**Document section:**
━━━
Troubleshooting Snowpipe

This topic describes a methodical approach to troubleshooting issues with loading data using Snowpipe.

The steps to troubleshoot issues with Snowpipe differ depending on the workflow used to load data files.

Automatically loading data using Cloud Storage event notifications

Error notifications

Configure error notifications for Snowpipe. When Snowpipe encounters errors during a load, the feature pushes a notification to a configured cloud messaging service, enabling analysis of your data files. For more information, see Snowpipe error notifications.

General troubleshooting steps

Complete the following steps to identify the cause of most issues preventing the automatic loading of files.

Step 1: Check the pipe status

Retrieve the current status of the pipe. The results are displayed in JSON format. For information, see SYSTEM$PIPE_STATUS.

Check the following values:

lastReceivedMessageTimestamp

Specifies the timestamp of the last event message received from the message queue. Note that this message might not apply to the specific pipe, e.g., if the path associated with the message does not match the path in the pipe definition. In addition, only messages triggered by created data objects are consumed by auto-ingest pipes.

If the timestamp is earlier than expected, this likely indicates an issue with either the service configuration (i.e. Amazon SQS or Amazon SNS, or Azure Event Grid) or the service itself. If the field is empty, verify your service configuration settings. If field contains a timestamp but it is earlier than expected, verify whether any settings were changed in your service configuration.
━━━
**Data section:**
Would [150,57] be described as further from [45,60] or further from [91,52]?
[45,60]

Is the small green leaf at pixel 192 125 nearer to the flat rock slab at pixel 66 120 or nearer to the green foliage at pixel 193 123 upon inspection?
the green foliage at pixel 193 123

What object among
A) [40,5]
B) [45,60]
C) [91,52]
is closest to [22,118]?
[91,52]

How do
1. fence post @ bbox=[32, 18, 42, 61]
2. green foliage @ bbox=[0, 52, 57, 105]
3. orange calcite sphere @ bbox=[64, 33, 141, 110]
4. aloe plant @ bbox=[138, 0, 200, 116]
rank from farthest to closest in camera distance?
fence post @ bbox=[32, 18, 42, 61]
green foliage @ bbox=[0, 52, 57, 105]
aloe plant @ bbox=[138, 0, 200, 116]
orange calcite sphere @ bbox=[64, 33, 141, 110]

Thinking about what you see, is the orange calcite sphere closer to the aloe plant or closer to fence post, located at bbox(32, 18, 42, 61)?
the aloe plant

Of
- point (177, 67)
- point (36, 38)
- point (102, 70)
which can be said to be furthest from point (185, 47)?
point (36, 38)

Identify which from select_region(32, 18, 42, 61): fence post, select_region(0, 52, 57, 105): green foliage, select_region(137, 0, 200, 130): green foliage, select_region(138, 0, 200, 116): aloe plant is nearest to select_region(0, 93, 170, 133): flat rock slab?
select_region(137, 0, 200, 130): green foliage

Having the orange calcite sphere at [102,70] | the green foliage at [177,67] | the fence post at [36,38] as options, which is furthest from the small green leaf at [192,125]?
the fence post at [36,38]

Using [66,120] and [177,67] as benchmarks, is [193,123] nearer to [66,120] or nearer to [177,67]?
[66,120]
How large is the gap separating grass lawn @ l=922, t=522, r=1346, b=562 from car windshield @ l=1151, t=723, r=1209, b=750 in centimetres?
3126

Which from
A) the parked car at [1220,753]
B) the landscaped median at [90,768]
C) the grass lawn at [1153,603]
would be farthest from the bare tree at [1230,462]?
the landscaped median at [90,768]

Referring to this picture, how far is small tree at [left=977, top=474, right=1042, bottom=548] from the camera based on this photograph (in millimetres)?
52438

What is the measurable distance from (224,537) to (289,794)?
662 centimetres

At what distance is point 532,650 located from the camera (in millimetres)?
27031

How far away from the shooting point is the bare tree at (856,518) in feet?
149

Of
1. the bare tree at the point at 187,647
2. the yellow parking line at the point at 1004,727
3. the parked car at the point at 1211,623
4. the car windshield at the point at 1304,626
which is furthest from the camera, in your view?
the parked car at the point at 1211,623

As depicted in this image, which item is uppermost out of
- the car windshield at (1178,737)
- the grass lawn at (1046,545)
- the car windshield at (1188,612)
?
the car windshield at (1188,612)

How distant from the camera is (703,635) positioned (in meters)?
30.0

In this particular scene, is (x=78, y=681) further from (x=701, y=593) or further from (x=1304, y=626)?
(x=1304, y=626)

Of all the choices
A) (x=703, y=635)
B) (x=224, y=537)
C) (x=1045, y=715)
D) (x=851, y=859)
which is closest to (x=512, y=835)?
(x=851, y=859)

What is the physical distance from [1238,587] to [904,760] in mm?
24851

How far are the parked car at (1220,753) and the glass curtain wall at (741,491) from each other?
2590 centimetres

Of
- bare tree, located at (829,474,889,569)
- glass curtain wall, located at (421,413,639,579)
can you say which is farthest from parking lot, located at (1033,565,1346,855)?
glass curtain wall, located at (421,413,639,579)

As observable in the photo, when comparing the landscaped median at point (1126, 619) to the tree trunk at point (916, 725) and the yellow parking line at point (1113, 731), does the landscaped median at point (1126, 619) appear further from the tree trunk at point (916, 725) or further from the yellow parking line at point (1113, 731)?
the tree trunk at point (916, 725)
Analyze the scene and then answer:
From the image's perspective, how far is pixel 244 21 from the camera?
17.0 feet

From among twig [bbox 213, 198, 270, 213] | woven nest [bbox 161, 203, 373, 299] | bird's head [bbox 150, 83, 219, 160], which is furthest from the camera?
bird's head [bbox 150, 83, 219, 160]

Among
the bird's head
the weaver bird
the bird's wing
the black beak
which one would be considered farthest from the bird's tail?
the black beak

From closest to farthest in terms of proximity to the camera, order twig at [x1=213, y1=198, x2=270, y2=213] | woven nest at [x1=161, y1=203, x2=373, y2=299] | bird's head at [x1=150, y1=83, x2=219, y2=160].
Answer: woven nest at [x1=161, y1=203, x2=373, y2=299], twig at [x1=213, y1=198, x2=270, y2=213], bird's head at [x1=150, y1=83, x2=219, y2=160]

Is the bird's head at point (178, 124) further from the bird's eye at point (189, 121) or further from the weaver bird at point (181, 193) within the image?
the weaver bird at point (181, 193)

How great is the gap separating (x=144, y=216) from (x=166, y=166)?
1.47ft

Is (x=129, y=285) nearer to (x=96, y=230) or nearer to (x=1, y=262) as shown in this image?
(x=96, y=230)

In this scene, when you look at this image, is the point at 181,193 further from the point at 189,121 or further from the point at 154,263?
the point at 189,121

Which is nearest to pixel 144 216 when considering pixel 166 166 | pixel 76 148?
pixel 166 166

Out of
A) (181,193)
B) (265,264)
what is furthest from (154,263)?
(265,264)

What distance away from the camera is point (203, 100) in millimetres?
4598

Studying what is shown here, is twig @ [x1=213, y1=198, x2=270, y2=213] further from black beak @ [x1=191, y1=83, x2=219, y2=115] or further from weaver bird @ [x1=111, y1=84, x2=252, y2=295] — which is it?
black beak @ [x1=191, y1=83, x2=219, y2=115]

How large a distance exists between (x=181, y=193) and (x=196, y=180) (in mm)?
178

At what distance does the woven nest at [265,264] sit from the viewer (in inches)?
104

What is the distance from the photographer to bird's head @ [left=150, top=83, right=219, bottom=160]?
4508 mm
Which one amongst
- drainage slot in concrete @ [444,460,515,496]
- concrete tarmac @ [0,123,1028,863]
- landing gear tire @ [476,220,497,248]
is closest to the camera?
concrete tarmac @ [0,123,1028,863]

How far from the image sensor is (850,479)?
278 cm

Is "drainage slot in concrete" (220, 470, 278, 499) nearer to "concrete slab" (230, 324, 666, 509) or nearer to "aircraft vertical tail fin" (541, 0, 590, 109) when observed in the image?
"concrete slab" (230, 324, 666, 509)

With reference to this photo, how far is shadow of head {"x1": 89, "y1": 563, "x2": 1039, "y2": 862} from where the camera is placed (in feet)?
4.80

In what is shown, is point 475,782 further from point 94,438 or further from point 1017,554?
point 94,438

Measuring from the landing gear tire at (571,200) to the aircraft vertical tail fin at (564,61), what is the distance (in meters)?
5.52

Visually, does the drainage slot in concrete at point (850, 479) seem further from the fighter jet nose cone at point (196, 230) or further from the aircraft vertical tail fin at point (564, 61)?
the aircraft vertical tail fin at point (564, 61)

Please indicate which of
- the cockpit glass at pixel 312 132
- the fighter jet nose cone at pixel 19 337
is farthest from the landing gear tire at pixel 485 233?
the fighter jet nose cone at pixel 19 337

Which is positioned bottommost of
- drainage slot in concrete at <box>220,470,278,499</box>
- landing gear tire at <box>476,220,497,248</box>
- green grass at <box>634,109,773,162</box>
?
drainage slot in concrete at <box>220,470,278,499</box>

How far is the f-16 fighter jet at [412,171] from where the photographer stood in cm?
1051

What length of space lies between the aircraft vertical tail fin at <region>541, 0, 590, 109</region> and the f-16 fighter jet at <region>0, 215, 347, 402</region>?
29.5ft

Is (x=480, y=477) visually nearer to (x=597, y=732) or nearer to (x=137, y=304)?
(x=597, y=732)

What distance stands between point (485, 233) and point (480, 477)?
━━━
**Problem set:**
• A. Answer these questions from the Snowpipe troubleshooting page:
(i) In what format are the pipe status results displayed?
(ii) Where does the error notification feature push a notification when Snowpipe encounters errors during a load?
(iii) What should be verified if the lastReceivedMessageTimestamp field is empty?
• B. From the Snowpipe troubleshooting page, write out the part that opens with the words containing "Step 1: Check" and closes with "by auto-ingest pipes.", switching "message queue" to "notification queue".
Draw only on the Snowpipe troubleshooting page.

**List of solutions:**
• A.
(i) JSON format.
(ii) To a configured cloud messaging service.
(iii) The service configuration settings.

• B.
Step 1: Check the pipe status

Retrieve the current status of the pipe. The results are displayed in JSON format. For information, see SYSTEM$PIPE_STATUS.

Check the following values:

lastReceivedMessageTimestamp

Specifies the timestamp of the last event message received from the notification queue. Note that this message might not apply to the specific pipe, e.g., if the path associated with the message does not match the path in the pipe definition. In addition, only messages triggered by created data objects are consumed by auto-ingest pipes.